[Text segment]
——

# F-650: Powerstroke or Cat power?



## jakegypsum (Jan 25, 2002)

I am in process of shopping an F-650 Superduty. I am kicking around either the Powerstroke or a Caterpillar diesel engine. Any pro's or con's to either application. The Cat engine seems to be approx $3,500.00 more. Is it worth it? Thanks. Jake.


----------



## CT18fireman (Nov 30, 2000)

Talk to GeoffD. He knows the run down on these larger Fords. I think he will tell you the Cat is worth the expense.


----------



## John DiMartino (Jan 22, 2000)

I would go with the Cat,more torque,and longevity.Resale will be way higher on the cat if that is an issue.It is also a MD engine,the Navistar is an LD engine in a MD truck.


----------



## cat320 (Aug 25, 2000)

John you got that right.I would also go with the cat if I had to make the choice,one like john said beter resale value and just a better engine for MD use.


----------



## jakegypsum (Jan 25, 2002)

Thanks Guy's for the reply's. I kind of figured the Cat would be the way to go. I do have Cat's in my heavier trucks and wasn't sure weather the Powerstroke would be good in this lighter application. The cost factor was another thing that I was taking into consideration. A couple more thousand for the Cat vs. the Powerstroke. Probably will have to dig deep. Thanks again. Jake.


----------



## Pelican (Nov 16, 2001)

Part of the formula should be how long are you keeping the truck and how many miles will you put on it in this time? The Powerstroke is basically a throw away motor, but the Cat can be rebuilt, hence the higher price. If you haven't been to Ford-diesel , check them out, there's a section dedicated to 650s and 750s. I've read of guys there with hotshots that have run the powerstroke for 300,000 miles. If you're going to be running at max GVW or more most of the time, the Cat's probably a good idea. If not, the Powerstroke would probably do.


----------



## Pelican (Nov 16, 2001)

Jake, check out this thread


----------



## John DiMartino (Jan 22, 2000)

——

[Data section]
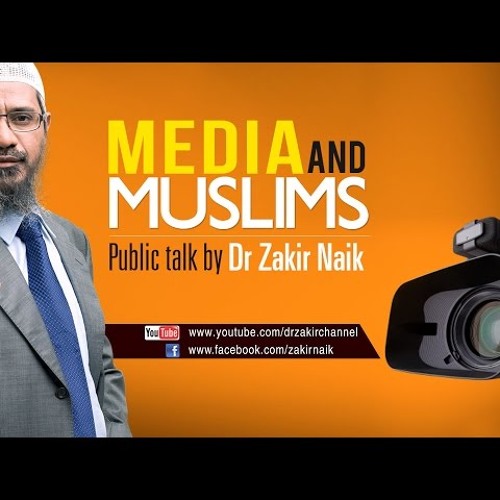 Media and Muslims by Dr Zakir Naik-PSiy4a2V1xc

——

[What is required] Could you continue the forum thread on choosing a Powerstroke or Cat engine for the F-650 from the point where it stops?

[Answer box]
Jake,and Pelican,from info i see in the TDR,the guys with Dodge's that Hotshot around the country ,in there travels,talk to owners of PSD's that do the same.From what is in the mag,the PSD is usually good for about 425K max when hotshotting.The Cummins in the Dodge is good for 800K-to over 1 million,before they require a rebuild.This is running at 12-25K GCWR every day.All the diesels seem to love to run nonstop,and last much longer on the open road than local driving.Now the Cat is probably going to last at least as long as the 5.9 Cummins,probably longer,since its bigger.Dont forget in an F650,the PSD will not last nearly as long as in a pickup,due to the weight.If you notice you cant get a PSD in the bigger Fords,but the 5.9 Cummins and CAT are in them,that tells you something,the PSD is at its limit in the F650,and while it will work,if you ever want to tow a 10 ton trailer,or sell it,or run loaded every day,your going to regret not buying the CAT.Why put a light duty engine in a medium duty truck.When you look at the unfront price vs power/durability/resale,the Cat makes the most sense for most big trucks.Whichever you choose,you will own a fine truck,and good luck with it.


----------



## jakegypsum (Jan 25, 2002)

Hey Guy's, I made the move. Had a lot of bugs and other things to work out but finally made a deal and got an F-650 w/ Cat engine on order. The Cat 3126 wound up only being a $900.00 increase over the Powerstroke. Plus, the new salesman I delt with was able to set me with a FIN, (Fleet Identification Number), which then dropped the price of the truck lower than what the original quote was with the Powerstroke. We were also able to make the truck a 2003 instead of 2002. 
I feel much better now. At one point I had visions of not even buying the truck. The truck was an order so I probably will not see it for six weeks. Thanks for all the help. These boards are the best. Jake.


----------



## cat320 (Aug 25, 2000)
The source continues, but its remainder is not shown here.